==== DATA SECTION

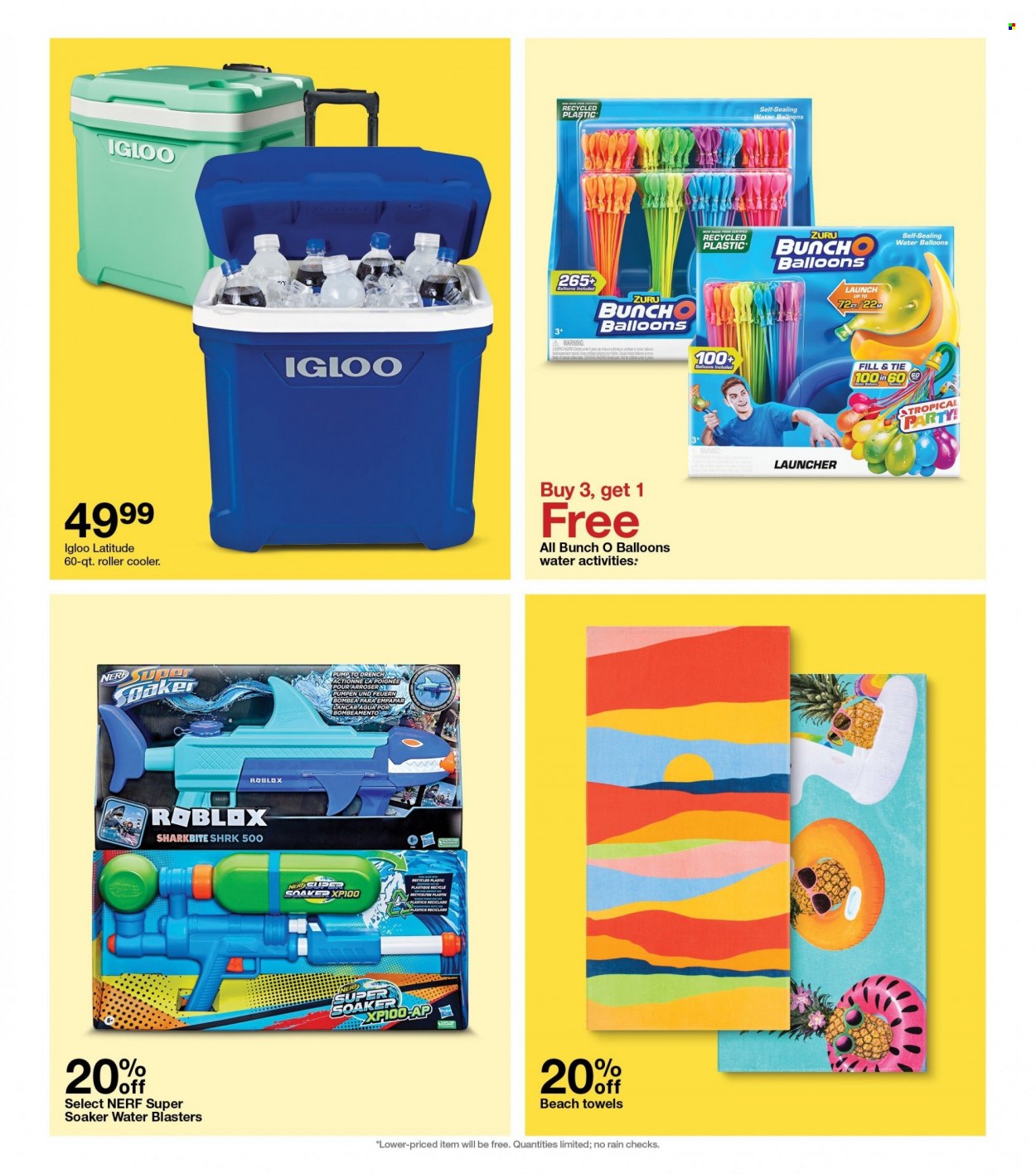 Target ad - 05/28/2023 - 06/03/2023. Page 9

========
==== DATA SECTION

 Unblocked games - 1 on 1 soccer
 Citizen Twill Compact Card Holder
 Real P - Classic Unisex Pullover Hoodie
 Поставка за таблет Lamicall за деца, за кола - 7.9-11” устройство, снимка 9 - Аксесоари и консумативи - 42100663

========
==== DATA SECTION

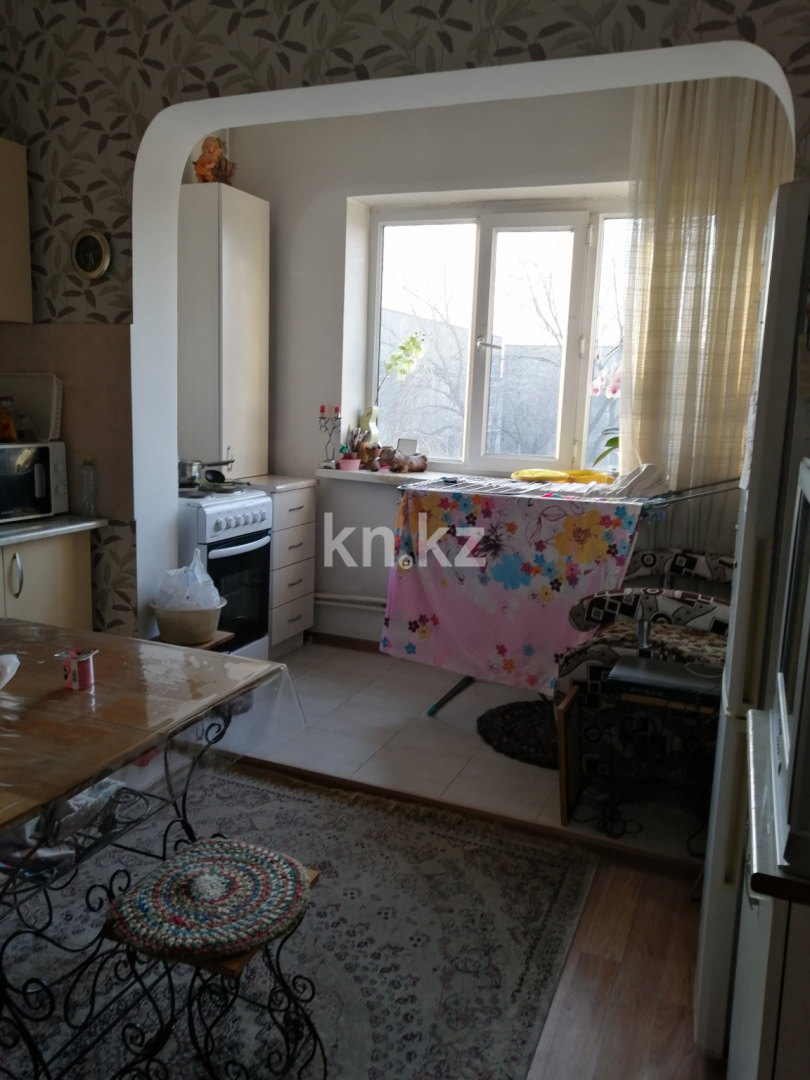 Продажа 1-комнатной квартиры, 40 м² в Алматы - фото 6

========

- WORK ORDER
Starting at the line that contains "Unblocked games - 1 on 1 soccer" and stopping after the line that contains "Поставка за таблет", update the material by changing "Hoodie" to "Sweatshirt" while leaving all else unchanged. Give back only those lines.

- EXPECTED ANSWER
 Unblocked games - 1 on 1 soccer
 Citizen Twill Compact Card Holder
 Real P - Classic Unisex Pullover Sweatshirt
 Поставка за таблет Lamicall за деца, за кола - 7.9-11” устройство, снимка 9 - Аксесоари и консумативи - 42100663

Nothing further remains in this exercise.